* WHAT THE TASK REQUIRES
Rewrite all of the rows below, replacing "purple curtain" with "violet curtain" everywhere it occurs and leaving all other text unchanged.

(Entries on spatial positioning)
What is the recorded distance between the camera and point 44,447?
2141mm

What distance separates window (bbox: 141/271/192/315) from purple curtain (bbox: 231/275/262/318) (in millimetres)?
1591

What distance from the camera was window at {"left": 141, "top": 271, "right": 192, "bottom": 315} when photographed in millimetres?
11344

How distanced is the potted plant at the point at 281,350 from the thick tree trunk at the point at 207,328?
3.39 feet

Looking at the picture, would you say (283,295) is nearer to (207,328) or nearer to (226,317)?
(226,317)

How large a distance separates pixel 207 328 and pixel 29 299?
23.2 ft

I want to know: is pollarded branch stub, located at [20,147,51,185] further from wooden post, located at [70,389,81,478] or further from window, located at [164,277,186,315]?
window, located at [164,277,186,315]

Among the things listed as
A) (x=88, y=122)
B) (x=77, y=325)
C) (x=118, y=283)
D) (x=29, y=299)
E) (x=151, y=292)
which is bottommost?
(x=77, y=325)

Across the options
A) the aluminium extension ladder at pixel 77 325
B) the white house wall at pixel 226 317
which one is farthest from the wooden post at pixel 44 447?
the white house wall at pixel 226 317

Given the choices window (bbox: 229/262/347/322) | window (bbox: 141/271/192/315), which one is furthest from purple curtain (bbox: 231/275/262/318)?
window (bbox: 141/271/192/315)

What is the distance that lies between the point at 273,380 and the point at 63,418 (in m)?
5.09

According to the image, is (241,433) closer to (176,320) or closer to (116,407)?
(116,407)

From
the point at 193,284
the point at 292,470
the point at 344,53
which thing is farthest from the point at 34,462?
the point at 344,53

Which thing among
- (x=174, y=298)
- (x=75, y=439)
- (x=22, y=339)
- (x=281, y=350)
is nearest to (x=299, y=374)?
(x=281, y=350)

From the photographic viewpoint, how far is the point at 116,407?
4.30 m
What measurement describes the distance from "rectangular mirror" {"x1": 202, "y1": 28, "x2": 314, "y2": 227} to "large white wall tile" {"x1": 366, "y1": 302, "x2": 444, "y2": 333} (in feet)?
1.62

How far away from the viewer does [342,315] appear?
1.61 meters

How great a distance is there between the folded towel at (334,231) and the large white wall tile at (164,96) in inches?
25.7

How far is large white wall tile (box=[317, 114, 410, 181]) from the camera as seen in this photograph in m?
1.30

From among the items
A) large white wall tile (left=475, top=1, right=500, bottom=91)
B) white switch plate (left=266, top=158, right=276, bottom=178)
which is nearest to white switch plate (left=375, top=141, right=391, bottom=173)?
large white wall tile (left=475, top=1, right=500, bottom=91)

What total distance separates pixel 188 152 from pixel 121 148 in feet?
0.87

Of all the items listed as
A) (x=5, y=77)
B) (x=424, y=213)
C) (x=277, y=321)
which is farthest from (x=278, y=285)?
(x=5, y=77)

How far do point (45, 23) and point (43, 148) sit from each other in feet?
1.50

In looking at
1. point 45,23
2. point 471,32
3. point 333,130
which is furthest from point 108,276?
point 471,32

* RESPONSE
What is the recorded distance between the camera and point 44,447?
2141mm

What distance separates window (bbox: 141/271/192/315) from violet curtain (bbox: 231/275/262/318) (in millimetres)?
1591

What distance from the camera was window at {"left": 141, "top": 271, "right": 192, "bottom": 315} when photographed in millimetres?
11344

How distanced is the potted plant at the point at 281,350 from the thick tree trunk at the point at 207,328?
3.39 feet

Looking at the picture, would you say (283,295) is nearer to (207,328) or nearer to (226,317)?
(226,317)

How large a distance separates pixel 207 328 and pixel 29 299?
23.2 ft

I want to know: is pollarded branch stub, located at [20,147,51,185] further from wooden post, located at [70,389,81,478] or further from window, located at [164,277,186,315]?
window, located at [164,277,186,315]

Among the things listed as
A) (x=88, y=122)
B) (x=77, y=325)
C) (x=118, y=283)
D) (x=29, y=299)
E) (x=151, y=292)
which is bottommost?
(x=77, y=325)

Across the options
A) the aluminium extension ladder at pixel 77 325
B) the white house wall at pixel 226 317
which one is farthest from the wooden post at pixel 44 447?
the white house wall at pixel 226 317

Given the choices window (bbox: 229/262/347/322) | window (bbox: 141/271/192/315), which one is furthest from violet curtain (bbox: 231/275/262/318)?
window (bbox: 141/271/192/315)

What is the distance that lies between the point at 273,380 and the point at 63,418 (in m)?
5.09

According to the image, is (241,433) closer to (176,320) or closer to (116,407)?
(116,407)

From
the point at 193,284
the point at 292,470
the point at 344,53
which thing is farthest from the point at 34,462?
the point at 344,53

Which thing among
- (x=174, y=298)
- (x=75, y=439)
- (x=22, y=339)
- (x=281, y=350)
is nearest to (x=299, y=374)?
(x=281, y=350)

From the photographic viewpoint, how far is the point at 116,407?
4.30 m
What measurement describes the distance from "rectangular mirror" {"x1": 202, "y1": 28, "x2": 314, "y2": 227} to "large white wall tile" {"x1": 366, "y1": 302, "x2": 444, "y2": 333} (in feet)?
1.62

How far away from the viewer does [342,315] appear?
1.61 meters

How great a distance is there between the folded towel at (334,231) and the large white wall tile at (164,96) in inches?
25.7

How far is large white wall tile (box=[317, 114, 410, 181]) from the camera as seen in this photograph in m?
1.30

From among the items
A) large white wall tile (left=475, top=1, right=500, bottom=91)
B) white switch plate (left=266, top=158, right=276, bottom=178)
which is nearest to white switch plate (left=375, top=141, right=391, bottom=173)?
large white wall tile (left=475, top=1, right=500, bottom=91)

What total distance separates pixel 188 152 from pixel 121 148 in feet?
0.87

Of all the items listed as
A) (x=5, y=77)
B) (x=424, y=213)
C) (x=277, y=321)
which is farthest from (x=278, y=285)?
(x=5, y=77)

How far do point (45, 23) and point (43, 148) sit from each other in feet?
1.50

In looking at
1. point 45,23
2. point 471,32
3. point 333,130
which is furthest from point 108,276?
point 471,32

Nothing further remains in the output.